TAUP’s executive committee voted on May 27 to approve the language of a TAUP statement that calls on the university to require proof of COVID-19 vaccination for students and faculty who will work or attend classes in-person on any Temple campus, except in cases of medical conditions, religious or strong moral or ethical beliefs, wrote Jordan in an email to The Temple News.
Jordan believes that the search for Temple’s next president was not transparent and did not include enough faculty or student input, he said.
Temple named Jason Wingard, a dean emeritus and professor at Columbia University, as the university’s 12th president on June 8 and assumed office on July 1, The Temple News reported.
“Although his credentials are quite impressive, the process that brought him here was not at all transparent,” wrote Jordan in an email to The Temple News.
While there were three faculty members on the Presidential Search Committee, few people outside of the committee had the opportunity to meet Wingard, or any other candidate, before he was hired, Jordan wrote.
“That being said, I’m looking forward to meeting him and working with him,” he wrote.
State legislators that represent the area surrounding Temple’s Main Campus, including State Rep. Malcolm Kenyatta, State Sen. Sharif Street and State Rep. Danilo Burgos called on the university to be more transparent in their presidential search at a September 2020 event, The Temple News reported.
At the start of the COVID-19 pandemic, Temple University planned for 5 percent budget cuts across all departments, The Temple News reported.

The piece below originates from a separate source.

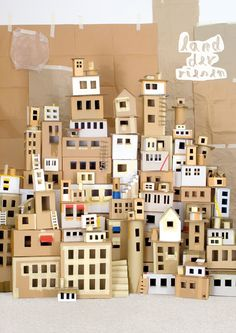 Paper house Cardboard city. Outline windows in masking tape.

“The 5 percent was an initial target for the schools and colleges, so they would be prepared for what we believed was the worst case,” wrote Ken Kaiser, vice president, chief financial officer and treasurer for the university, in an email to The Temple News.
Each department’s budget cuts were based on individual school needs and the percentage of their cuts varied, Kaiser wrote.
TAUP organized a protest with student organizations, like Temple University Graduate Students’ Association, Temple Young Democratic Socialists of America, Temple Marxists, Defund TUPD and Temple United Students Against Sweatshops against potential 5 percent budgets cuts in April 2021, The Temple News reported.
The union plans to continue working with student organizations at Temple to advocate on behalf of their needs, Jordan said.
TAUP conducted an analysis during the past year of the university’s budget and found that 5 percent budget cuts are unnecessary because the academic sector of Temple creates consistent revenue expenditure every year, Allingham said.
They worked with the Temple University Graduate Students’ Association to also create the Temple Made Millions campaign that calls on Temple’s Board of Trustees to vote against potential 5 percent budget cuts, be transparent about the university’s budget and include North Philadelphia community members in budget discussions.
The campaign argued that the university budget cuts were unnecessary and urged Temple to use their profits to save jobs in jeopardy from the budget cuts and to improve working conditions for Temple employees.
Temple made a profit of $163 million in 2020 compared to the $101 million in 2019, according to Temple’s 2020 and 2019 financial statement reports.
The final proposed budget, along with individual school’s budget cuts, will be approved on July 6, Kaiser wrote.
The union plans on continuing this campaign in the 2021 academic year, Jordan said.
Last year, TAUP learned the “necessity” of organizing as the union faced issues created by the COVID-19 pandemic, Allingham said.
“I’m excited this year to build a sort of structure that instead of just responding, sort of proactively tackle issues before they get to be at this crisis point,” he said.